O cenário político no Oriente Médio, com a desagregação da Síria, o aumento do número de refugiados e a expansão territorial do grupo Estado Islâmico, além da intervenção de países como Estados Unidos, Rússia, China e França, poderá levar a região a uma guerra de grandes proporções. A análise é do jornalista Kamil Ergin, correspondente no Brasil da Agência de Notícias Cihan, que já trabalhou em dez países, incluindo Rússia, Geórgia, Somália, Macedônia e Kosovo.
O atentado de sábado (10) em Ancara, capital turca, que deixou 105 mortos, faz parte desse teatro geopolítico, que mistura religião, política interna e externa e interesses econômicos. Além da dramática situação na Síria, com uma guerra civil que já completou quatro anos, o jornalista alerta para a situação igualmente frágil de países como o Iraque e de zonas fronteiriças com o Irã e a própria Turquia, onde vivem cerca de 15 milhões de curdos, povo que, após a 1ª guerra mundial, dividiu-se e vive hoje em quatro países. De acordo com Ergin, os curdos representam 20% da população do país, de 78 milhões de habitantes.
“É um ensaio da 3ª guerra mundial. Com a entrada da Rússia, os Estados Unidos também querem fortalecer sua posição. A China adotou posição pró-Assad. A Rússia já avisou que, se a França bombardear a Síria, vai reagir. É como um prédio balançando. Fazer uma reforma é impossível. Melhor é demolir e construir um prédio novo. Este prédio vai cair”, afirmou o correspondente, durante palestra no Sindicato dos Jornalistas do Município do Rio de Janeiro.
Ergin diz que o resultado das eleições nos Estados Unidos, no próximo ano, também poderá influenciar na geopolítica do Oriente Médio. Para ele, se o Partido Republicano vencer, aumentam as chances de uma intervenção direta americana na região.

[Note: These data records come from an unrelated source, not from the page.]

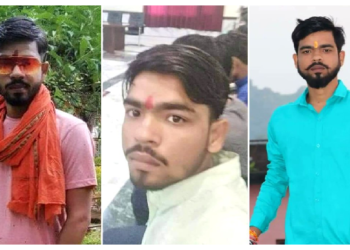 अतीक अहमद के शूटर लवलेश तिवारी की खुली कुंडली, बोली मां- परोपकारी था, मंदिर में बिना दर्शन किए नहीं पीता था चाय, अब नसीब जाने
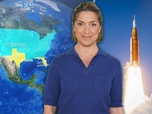 Replay Espace : les ambitions américaines - Le dessous des cartes - L'essentiel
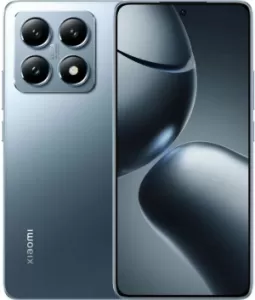 Смартфон Xiaomi 14T, 12/512 GB, Blue Смартфон Xiaomi 14T, 12/512 GB, Blue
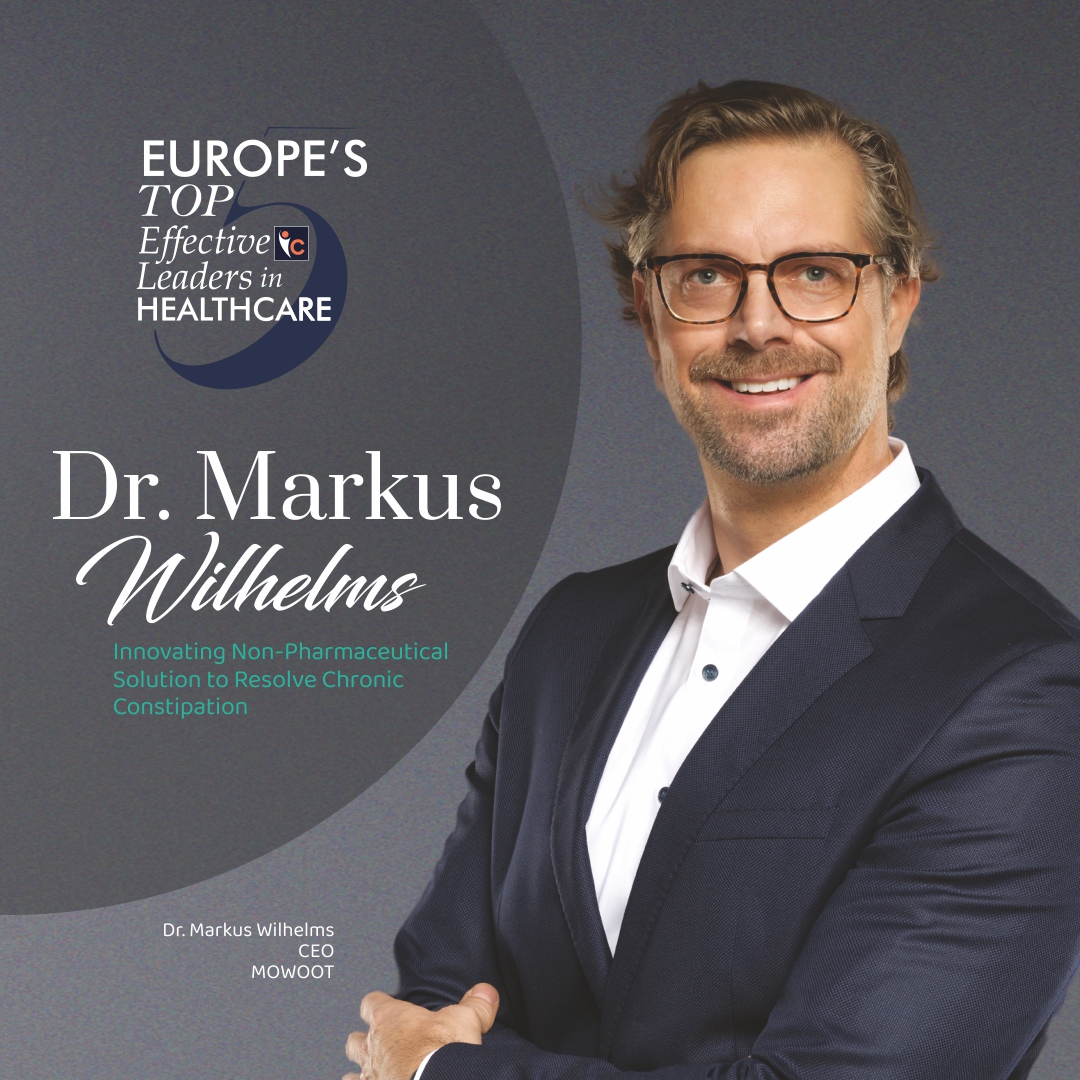 Insightscare's tweet photo. Dr. @rkusW is the CEO of @mowoot
Such an innovation reflects Dr. Wilhelms’ curiosity and leadership in addressing the global health concern. 

Read More: https://t.co/I4zVhDzfQo

#EffectiveLeadersinHealthcare #healthcareleaders #healthcaremagazine #medicalequipment https://t.co/dVZ4zvprSY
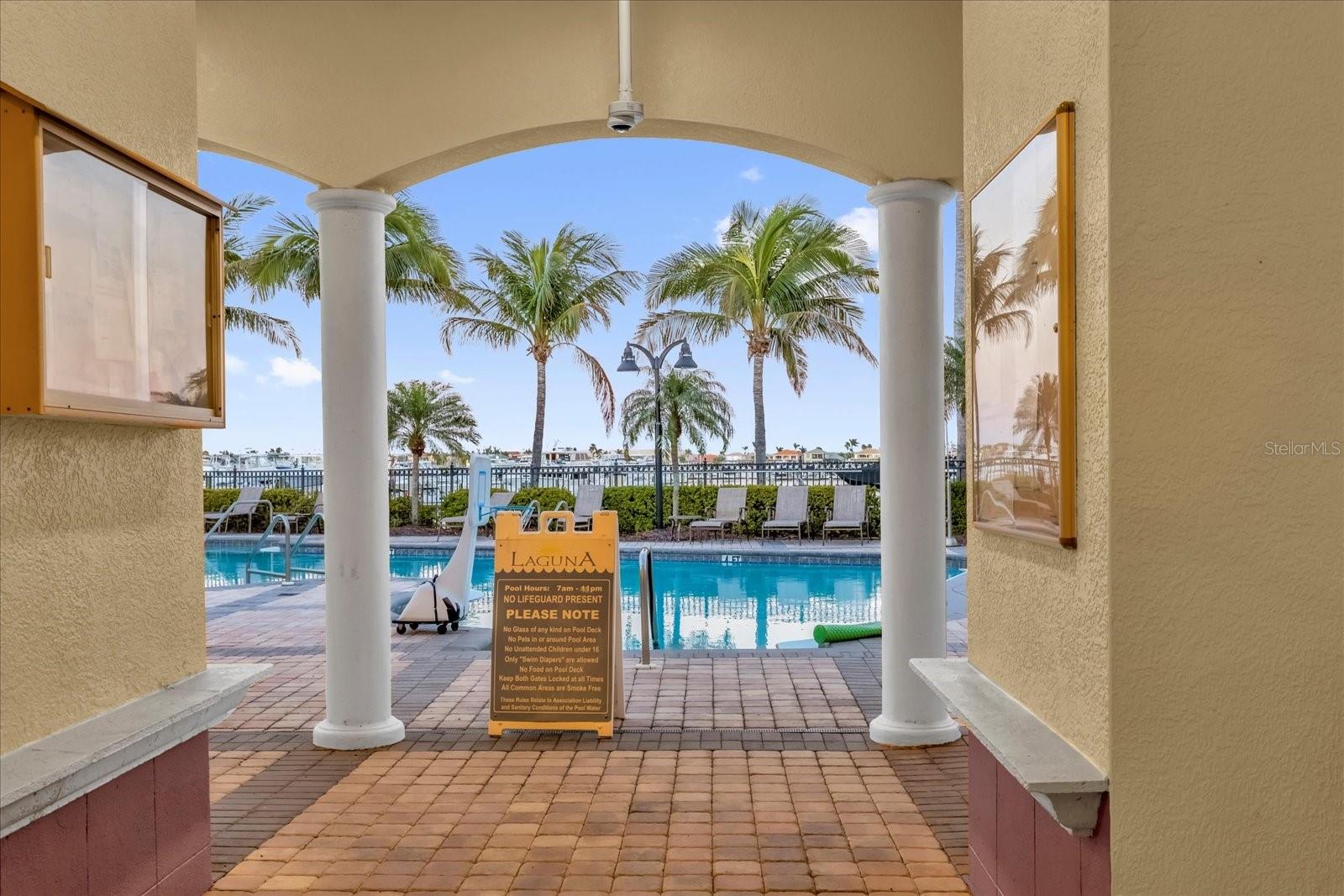 606 RIVIERA DUNES WAY #207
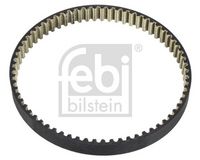 FEBI BILSTEIN 48282 - Correa dentada, unidad auxiliar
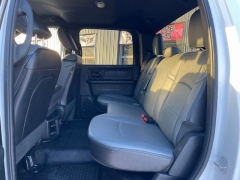 Used 2021  Ram 2500 4WD Tradesman Crew Cab 6'4" Box at Tecforce Automotive near Bridgeport&comma; NY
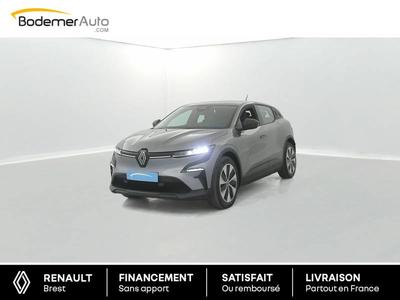 Renault Mégane E-Tech Ev60 130ch optimum charge Evolution Er
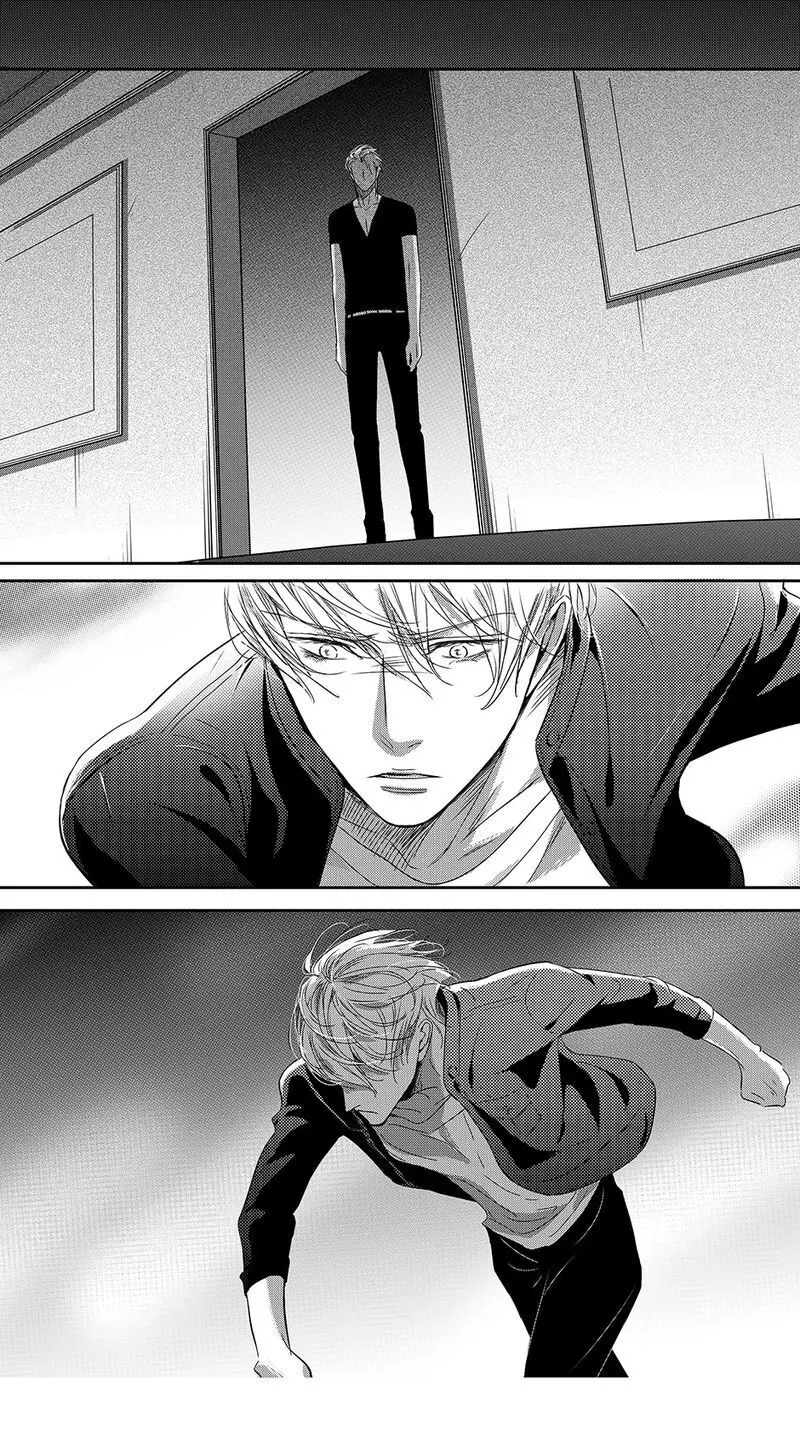 Hollow Lovers Chapter 72 page 11 - 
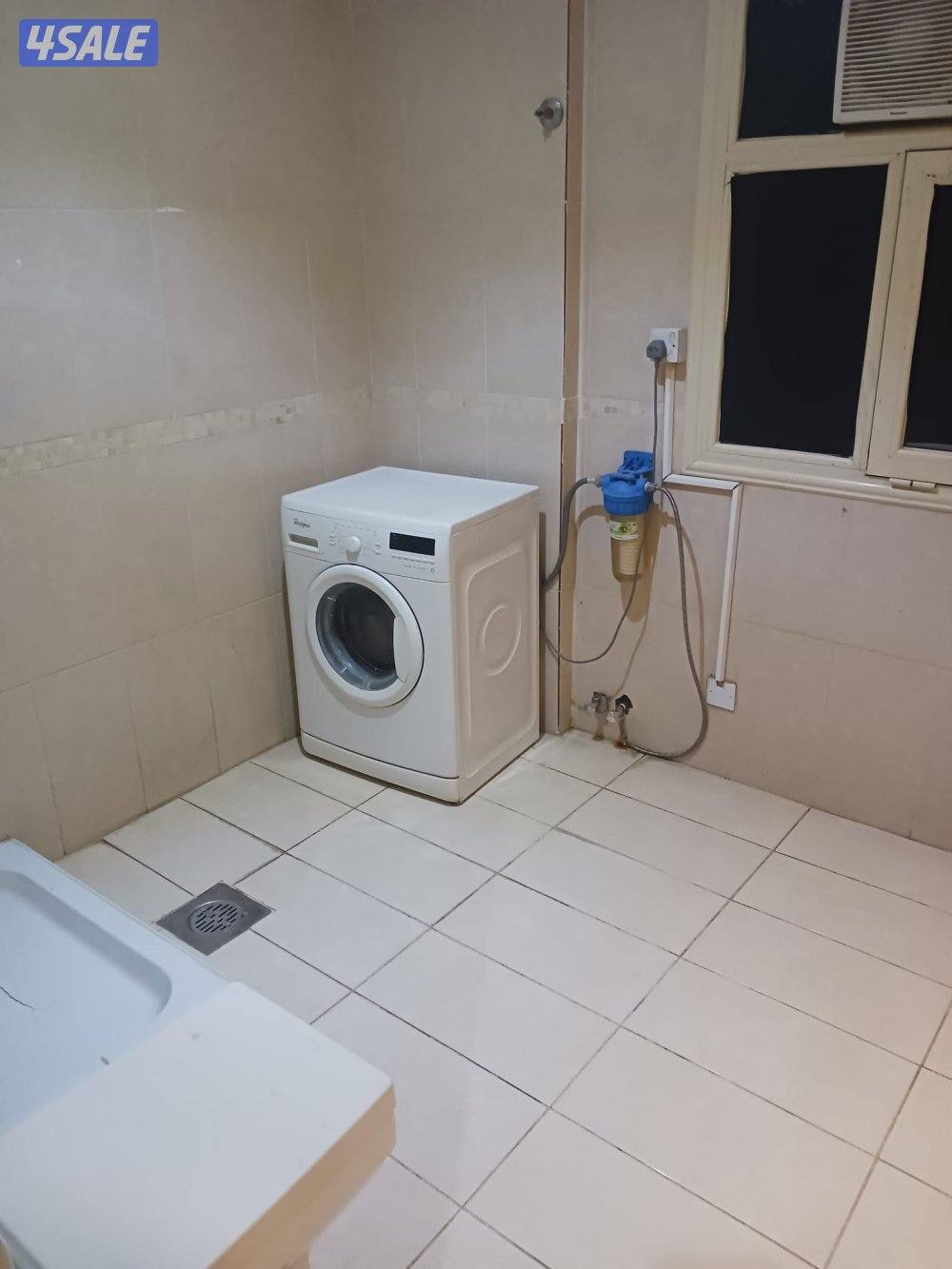 شقق مفروش الإيجار غرفتين وصاله وحمامين ومطبخ13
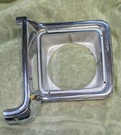 Nice 1973-1978 Chevy Gmc Truck K-5 Blazer Headlight Bezel Rt #349897 Suburban. Fixed Price $74.99.
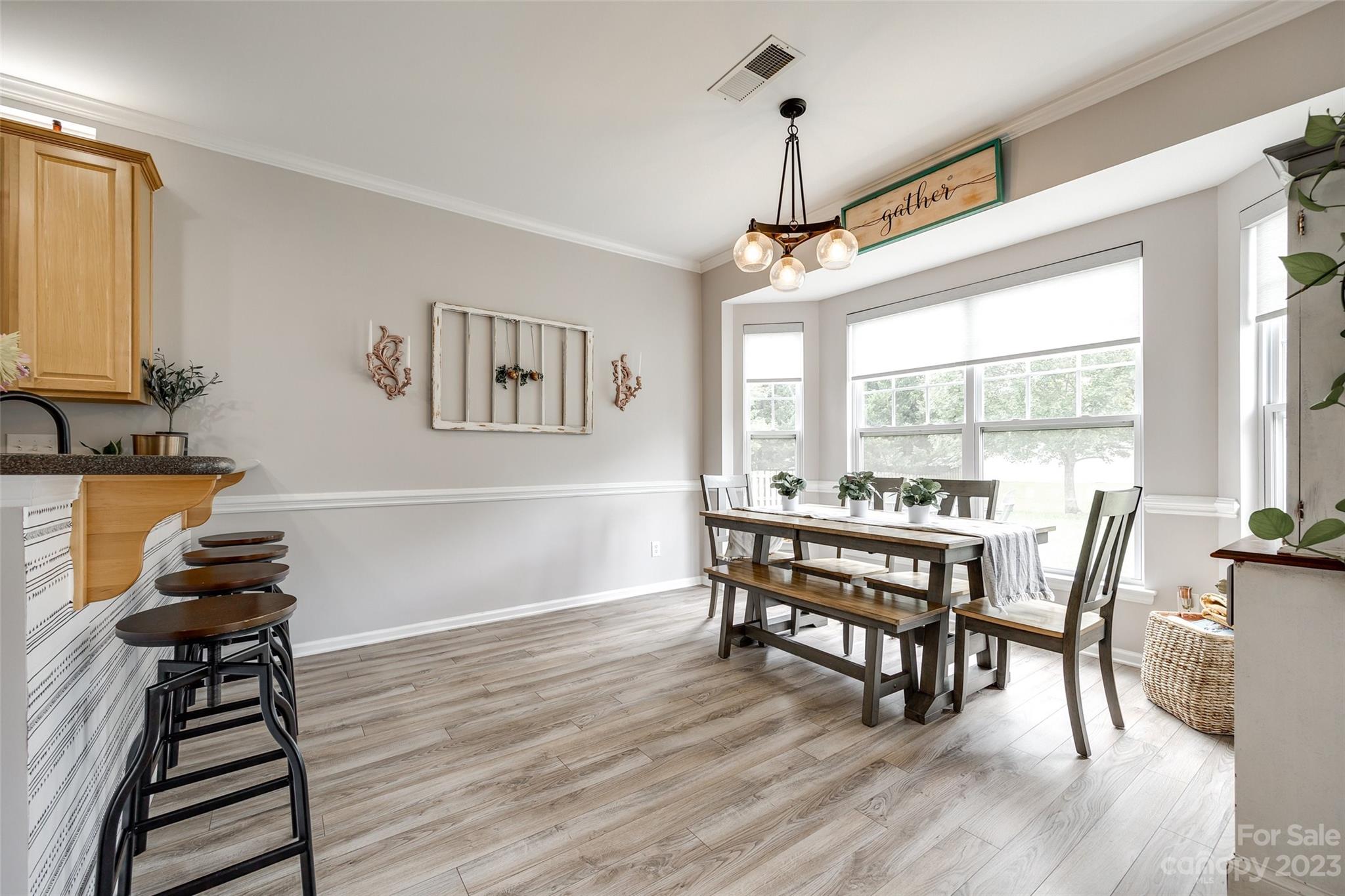 Whitley Mills - Residential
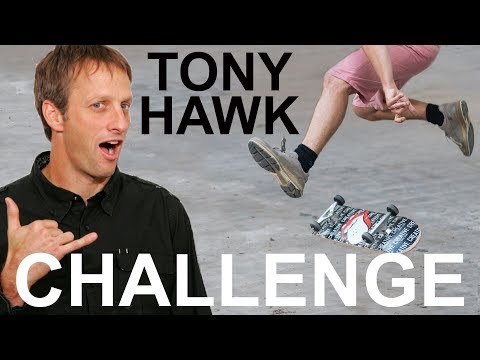 Tony Hawk fordert Mike Boyd heraus, einen Heelflip zu lernen lyteCache.php?origThumbUrl=https%3A%2F%2Fi.ytimg.com%2Fvi%2FBmEeLIpxXOA%2Fhqdefault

A situação na Turquia preocupa o jornalista, que cita a questão curda, e os refugiados vindos da Síria. “A divisão curda na Turquia já começou e vai acelerar. Minha expectativa é que, em dez anos, essa divisão vai acontecer, não tem saída. Aí, poderá ocorrer um conflito interno.” Para ele, a Turquia perdeu a chance de diálogo com os curdos, para manter um país compartilhado. “A divisão curda vai afetar a região, vai acelerar a união entre os curdos do Iraque, da Síria e da Turquia.” O Partido dos Trabalhadores do Curdistão (PKK) reivindica a independência.
Embora tema o recrudescimento da situação regional, com uma guerra de maiores proporções, envolvendo vários países, o jornalista diz esperar que possa surgir daí uma nova composição geopolítica, nos moldes do que ocorreu na Europa, que saiu de uma guerra com milhões de mortos para a formação da União Europeia, com livre circulação de pessoas e uma moeda comum. “Dentro de 20 ou 30 anos, a região do Oriente Médio vai conseguir formar uma união, como hoje existe na União Europeia. Sem um acordo geral, os conflitos nunca vão acabar. Sobram só duas opções, ou concordam em uma região unida, ou vão continuar a luta. Na 2ª guerra mundial, os países lutaram até a última bala. Quando tudo acabou, eles sentaram e fizeram um acordo.”
Kamil Ergin trabalha em São Paulo como coordenador para a América Latina do Grupo Zaman, que edita diversos veículos impressos na Turquia, incluindo o jornal de maior circulação no país, que, segundo ele, tem tiragem de quase 1 milhão de exemplares. O grupo é ligado ao Movimento Gülen, fundado pelo escritor, pensador e educador turco Muhammed Fethullah Gülen, atualmente autoexilado nos Estados Unidos, por discordar do governo turco. O Gülen defende uma interpretação mais leve e atual do Islã e o pacifismo.
Procurada para comentar a atual política turca para a região e também com os curdos, a Embaixada da Turquia no Brasil emitiu nota na qual diz que os cidadãos curdos gozam de todos os direitos constitucionais e vivem integrados com o resto da população, residindo não apenas próximos da fronteira com a Síria, mas espalhados por diversas partes do país. A embaixada afirma que a Turquia não tem problemas com os curdos, mas com a organização PKK, que classifica de terrorista. De acordo com a nota, o PKK tem apoio limitado entre os curdos e visa à separação do país.
A embaixada diz ainda que a Turquia não deseja, nem prevê uma guerra total no Oriente Médio, o que representaria a destruição completa da região. “A estabilidade e prosperidade da região é de máxima importância para a Turquia. O que motiva o país a promover avanços nas relações bilaterais com os países da região e também trabalhar com seus amigos e aliados rumo a este objetivo.”